Après neuf mois de hausse, l’or en route pour pulvériser un record à 5.000 dollars l’once
Le métal jaune, qui a grimpé de plus de 45 % depuis le début de l’année, vient de franchir le seuil historique des 4.000 dollars. Valeur refuge par excellence, il attire un nombre croissant d'investisseurs et de particuliers.
Le cours de l’or poursuit son ascension vers de nouveaux sommets. Et cette envolée n’est pas près de s’arrêter. Culminant à plus de 4.000 dollars cet automne, le prix du métal jaune pourrait prochainement franchir le seuil fatidique des 5.000 dollars l’once (31 grammes) en 2026, dépassant largement les prévisions de Goldman Sachs.
« L’or reste notre recommandation à long terme la plus convaincante », a affirmé la banque américaine dans une note récente. Une telle appétence pour le métal jaune, au détriment du dollar, commence même à inquiéter certains gérants de fonds aux États-Unis. Sur les Bourses mondiales, les craintes de bulles se propagent à grande vitesse.
Cette poussée de fièvre devrait se poursuivre « en raison de facteurs conjoncturels comme le prolongement de la guerre en Ukraine et des négociations politiques autour du financement de l’État aux États-Unis », prévoit Jean-Philippe Serbera, professeur de finances et spécialiste de politique économique et des marchés financiers à Eklore-ed.

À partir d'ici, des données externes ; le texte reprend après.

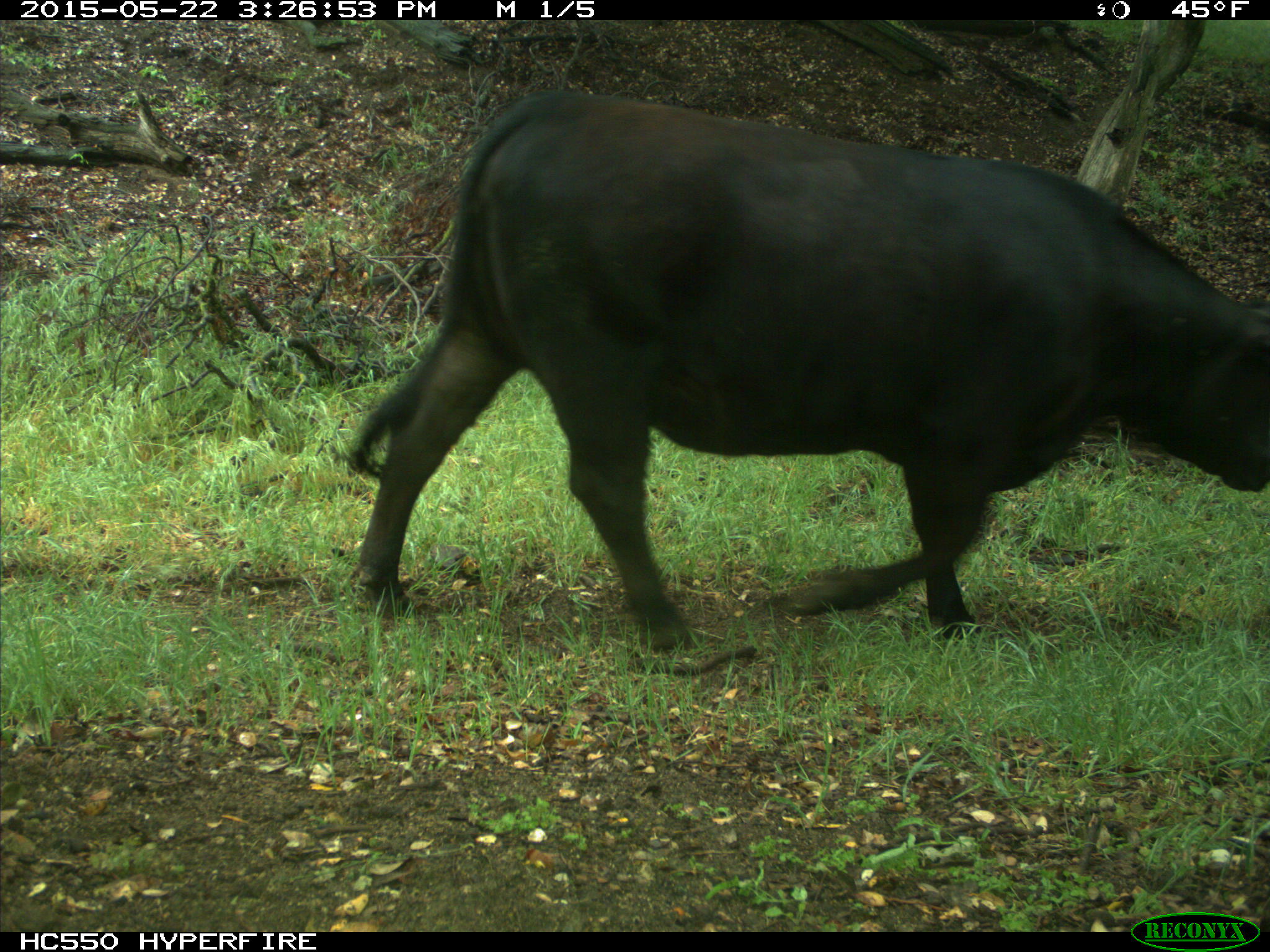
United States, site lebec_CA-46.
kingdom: Animalia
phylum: Chordata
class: Mammalia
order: Artiodactyla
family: Bovidae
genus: Bos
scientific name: Bos taurus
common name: domestic cow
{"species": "Bos taurus (domestic cow)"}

Sur les cinq dernières années, le métal jaune a enregistré des performances spectaculaires, avec une appréciation de 110 % depuis 2020. Et les chiffres de 2025 sont tout aussi remarquables : l’or a bondi de près de 45 % en dollars et 23 % en euros. Du jamais-vu depuis la dernière flambée de 1979.
Dans le contexte économique et géopolitique chahuté, le métal jaune aiguise les appétits des investisseurs. « L’or est le reflet des incertitudes du monde. En Russie ou au Moyen-Orient, aucun des acteurs antagonistes n’a intérêt à stopper la guerre », explique Laurent Schwartz, PDG du Comptoir de l’or.